Records of scene-based entries

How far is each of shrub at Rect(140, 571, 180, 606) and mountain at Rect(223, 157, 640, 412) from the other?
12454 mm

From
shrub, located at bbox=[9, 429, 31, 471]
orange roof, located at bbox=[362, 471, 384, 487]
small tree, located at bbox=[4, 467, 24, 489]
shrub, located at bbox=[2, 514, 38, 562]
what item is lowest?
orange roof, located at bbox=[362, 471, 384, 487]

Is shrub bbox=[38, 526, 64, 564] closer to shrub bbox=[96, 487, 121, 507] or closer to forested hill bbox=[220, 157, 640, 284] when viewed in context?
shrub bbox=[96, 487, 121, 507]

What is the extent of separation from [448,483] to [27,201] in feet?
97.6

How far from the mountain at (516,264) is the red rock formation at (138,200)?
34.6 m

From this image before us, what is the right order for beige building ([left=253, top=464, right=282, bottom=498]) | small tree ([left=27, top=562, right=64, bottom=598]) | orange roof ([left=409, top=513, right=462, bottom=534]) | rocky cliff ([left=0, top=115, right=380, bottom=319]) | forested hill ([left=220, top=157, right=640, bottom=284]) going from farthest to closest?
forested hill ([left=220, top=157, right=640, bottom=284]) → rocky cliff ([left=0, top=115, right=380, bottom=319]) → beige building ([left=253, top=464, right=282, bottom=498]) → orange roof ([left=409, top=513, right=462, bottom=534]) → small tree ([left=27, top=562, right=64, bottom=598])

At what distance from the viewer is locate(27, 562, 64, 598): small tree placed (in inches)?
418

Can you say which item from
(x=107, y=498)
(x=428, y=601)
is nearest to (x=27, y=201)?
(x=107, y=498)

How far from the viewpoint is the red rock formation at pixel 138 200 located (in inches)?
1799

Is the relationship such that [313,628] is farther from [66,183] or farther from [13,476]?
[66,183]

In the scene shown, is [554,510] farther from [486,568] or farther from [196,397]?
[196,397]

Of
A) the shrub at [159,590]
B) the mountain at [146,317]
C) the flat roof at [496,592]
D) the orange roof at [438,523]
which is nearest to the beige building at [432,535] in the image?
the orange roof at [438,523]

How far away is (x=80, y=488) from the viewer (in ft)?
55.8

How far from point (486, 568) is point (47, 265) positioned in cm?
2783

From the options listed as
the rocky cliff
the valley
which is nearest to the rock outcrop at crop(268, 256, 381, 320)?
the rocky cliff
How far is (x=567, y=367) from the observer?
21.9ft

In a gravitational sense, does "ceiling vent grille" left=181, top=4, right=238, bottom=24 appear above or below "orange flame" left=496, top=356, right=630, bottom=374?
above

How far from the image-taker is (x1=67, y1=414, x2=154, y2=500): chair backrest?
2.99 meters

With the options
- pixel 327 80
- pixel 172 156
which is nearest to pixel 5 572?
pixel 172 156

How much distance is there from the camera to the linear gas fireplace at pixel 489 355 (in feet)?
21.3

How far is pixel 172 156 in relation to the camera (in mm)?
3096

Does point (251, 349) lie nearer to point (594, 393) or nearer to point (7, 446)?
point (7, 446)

* _Task brief_
Reproduce all of the entries above verbatim, line by line.

* _Solved exercise_
How far is each of shrub at Rect(140, 571, 180, 606) and mountain at Rect(223, 157, 640, 412) from the other?
12454 mm

From
shrub, located at bbox=[9, 429, 31, 471]
orange roof, located at bbox=[362, 471, 384, 487]
small tree, located at bbox=[4, 467, 24, 489]
shrub, located at bbox=[2, 514, 38, 562]
what item is lowest?
orange roof, located at bbox=[362, 471, 384, 487]

Is shrub bbox=[38, 526, 64, 564] closer to shrub bbox=[96, 487, 121, 507] or closer to forested hill bbox=[220, 157, 640, 284] when viewed in context?
shrub bbox=[96, 487, 121, 507]

What is the extent of separation from [448,483] to [27,201] in feet?
97.6

How far from the mountain at (516,264) is the red rock formation at (138,200)?
34.6 m

From this image before us, what is the right order for beige building ([left=253, top=464, right=282, bottom=498]) | small tree ([left=27, top=562, right=64, bottom=598]) | orange roof ([left=409, top=513, right=462, bottom=534]) | rocky cliff ([left=0, top=115, right=380, bottom=319]) | forested hill ([left=220, top=157, right=640, bottom=284]) going from farthest to closest?
forested hill ([left=220, top=157, right=640, bottom=284]) → rocky cliff ([left=0, top=115, right=380, bottom=319]) → beige building ([left=253, top=464, right=282, bottom=498]) → orange roof ([left=409, top=513, right=462, bottom=534]) → small tree ([left=27, top=562, right=64, bottom=598])

At what distance from the viewer is locate(27, 562, 64, 598): small tree placed (in inches)?
418

Can you say which item from
(x=107, y=498)
(x=428, y=601)
is nearest to (x=27, y=201)?
(x=107, y=498)

How far from the viewpoint is the red rock formation at pixel 138 200 located (in inches)?
1799

Is the relationship such that [313,628] is farther from [66,183] or farther from [13,476]?
[66,183]

In the scene shown, is [554,510] farther from [486,568] or farther from [196,397]?
[196,397]

Of
A) the shrub at [159,590]
B) the mountain at [146,317]
C) the flat roof at [496,592]
D) the orange roof at [438,523]
which is nearest to the beige building at [432,535] in the image?
the orange roof at [438,523]

How far away is (x=80, y=488) from the viewer (in ft)?
55.8

How far from point (486, 568) is point (47, 265) positioned in cm?
2783

From the options listed as
the rocky cliff
the valley
which is nearest to the rock outcrop at crop(268, 256, 381, 320)?
the rocky cliff
How far is (x=567, y=367) from the observer?
21.9ft

In a gravitational sense, does "ceiling vent grille" left=181, top=4, right=238, bottom=24 appear above or below "orange flame" left=496, top=356, right=630, bottom=374?
above

How far from the image-taker is (x1=67, y1=414, x2=154, y2=500): chair backrest?
2.99 meters

With the options
- pixel 327 80
- pixel 172 156
which is nearest to pixel 5 572?
pixel 172 156

How much distance is there from the camera to the linear gas fireplace at pixel 489 355 (in feet)?
21.3

How far is pixel 172 156 in relation to the camera (in mm)?
3096

Does point (251, 349) lie nearer to point (594, 393) or nearer to point (7, 446)?
point (7, 446)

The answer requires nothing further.